Maybe it's the Gen X girl still in me, but with every decade, I followed the television shows that seemed to grow ahead of me -- and promise what would come next. From Luke and Laura on General Hospital to the original cast of Beverly Hills 90210 to everything that Hope and Michael had and lost on Thirtysomething, my eyes were glued to television characters for clues about what would happen to me next.
I was in my twenties, but Thirtysomething engrossed me. As a viewer, I thought Hope had a great gig as a stay-at-home mom. When I became a mom and tried it, that life wasn't for me. For me, it wasn't fun, and it certainly wasn't easy. In fact, I found it isolating and couldn't take it. I went back to work.
I thought Nancy having cancer was a lot for Elliott to bear, and couldn't believe he'd actually stick around. (And, in the end, did he? I can't even remember now.) Melissa's creative life symbolized freedom and fun -- and I wanted that apartment! But my heart broke when she couldn't be with Lee and I just couldn't understand why they couldn't commit to making it work. Separation, marriage, fighting, moving -- the show shocked me again and again. Are relationship's supposed to be that hard? I wondered. Isn't love enough?
In the end, though, I felt the worst for Gary's girlfriend, Susannah, who never really got people's idea of a perfect life and was left with just more loss at the end (though she did get a baby girl).
At the time, it was great entertainment. Now, it seems awfully revealing. I can nod my head and realize why first loves don't always work out, how so many changes are all about timing and how people come in or back into our lives for reasons I can only attribute to fate. How ambition can overcome fear of change and impact decisions that will bring you to the big picture but may make everyday life more difficult than you can imagine. And how, in their thirties, women's perspectives on everything from relationships to satisfaction can shift in different and unexpected ways. Perhaps this is true with every decade.
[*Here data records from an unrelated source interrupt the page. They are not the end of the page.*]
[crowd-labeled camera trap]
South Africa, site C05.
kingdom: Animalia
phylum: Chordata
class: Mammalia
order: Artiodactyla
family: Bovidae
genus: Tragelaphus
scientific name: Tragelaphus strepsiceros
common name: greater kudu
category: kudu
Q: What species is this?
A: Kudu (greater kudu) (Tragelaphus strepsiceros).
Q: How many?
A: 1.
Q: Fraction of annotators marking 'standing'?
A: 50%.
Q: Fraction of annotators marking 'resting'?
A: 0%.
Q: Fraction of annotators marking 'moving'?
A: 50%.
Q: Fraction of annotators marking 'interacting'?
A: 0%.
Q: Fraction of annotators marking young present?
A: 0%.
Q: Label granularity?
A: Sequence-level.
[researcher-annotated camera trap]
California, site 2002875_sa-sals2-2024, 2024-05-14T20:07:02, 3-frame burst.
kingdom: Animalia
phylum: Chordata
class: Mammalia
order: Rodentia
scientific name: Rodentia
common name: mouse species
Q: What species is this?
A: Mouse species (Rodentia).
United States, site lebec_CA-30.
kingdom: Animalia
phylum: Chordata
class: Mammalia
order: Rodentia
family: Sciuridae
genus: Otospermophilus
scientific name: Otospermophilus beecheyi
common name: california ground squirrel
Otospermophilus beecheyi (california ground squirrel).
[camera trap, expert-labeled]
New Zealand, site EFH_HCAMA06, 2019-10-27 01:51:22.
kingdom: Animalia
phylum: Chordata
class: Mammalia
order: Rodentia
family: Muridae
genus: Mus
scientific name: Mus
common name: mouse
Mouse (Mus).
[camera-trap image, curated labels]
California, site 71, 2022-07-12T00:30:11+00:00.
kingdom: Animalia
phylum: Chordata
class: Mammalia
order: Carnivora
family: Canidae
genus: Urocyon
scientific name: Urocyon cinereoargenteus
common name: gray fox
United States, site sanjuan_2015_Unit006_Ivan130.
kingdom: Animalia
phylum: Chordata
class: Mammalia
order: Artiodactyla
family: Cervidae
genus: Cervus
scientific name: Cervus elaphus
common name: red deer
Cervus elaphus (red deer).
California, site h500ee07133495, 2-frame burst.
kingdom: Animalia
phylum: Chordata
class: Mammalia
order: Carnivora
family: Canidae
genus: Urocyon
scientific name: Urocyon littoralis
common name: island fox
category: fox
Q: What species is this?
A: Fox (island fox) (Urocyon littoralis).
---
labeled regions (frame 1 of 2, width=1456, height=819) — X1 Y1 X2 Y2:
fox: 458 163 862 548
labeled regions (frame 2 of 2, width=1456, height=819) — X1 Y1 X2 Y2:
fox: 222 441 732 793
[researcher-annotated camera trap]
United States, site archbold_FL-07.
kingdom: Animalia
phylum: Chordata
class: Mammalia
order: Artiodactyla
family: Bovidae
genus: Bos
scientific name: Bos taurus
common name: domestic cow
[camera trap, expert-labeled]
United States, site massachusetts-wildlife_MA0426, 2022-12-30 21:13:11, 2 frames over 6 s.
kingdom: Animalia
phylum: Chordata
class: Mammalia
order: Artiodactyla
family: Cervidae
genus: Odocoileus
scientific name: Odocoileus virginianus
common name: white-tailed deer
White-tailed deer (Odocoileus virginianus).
As a kid, I didn't grow up in a perfect house with a perfect family and white picket fence. I'd never been to a suburb like Hope and Michael's Chestnut Hill. I had a lot of different families and apartments, nine step- and half-brothers and sisters, and too many losses to count by the age of 13. So, I looked to television to show me what might be, and dreamt of so many scenes for "when I grew up" -- one place, one family, a sense of stability and tradition and nothing ever changing. Couldn't those characters on Thirtysomething have that?
One try in life to get it right, I thought. I was wrong. There are more chances. Not everything is neatly contained behind a picket fence. THAT is the truth of 42. And maybe that's OK.
Thirtysomething creator and executive producer Marshall Herskovitz, whom I idolized while I was Television-Radio major at Ithaca College, could never have scripted the life I've had. Part of me wishes he would write one more show, this one about fortysomethings, so I could maybe get at least a glimpse of what might lie ahead. So I'll just wish that he'll call me to help shape the drama of the next decade. Because as much as change excites me, it would be awfully great to plan ahead, at least a little bit, for 43.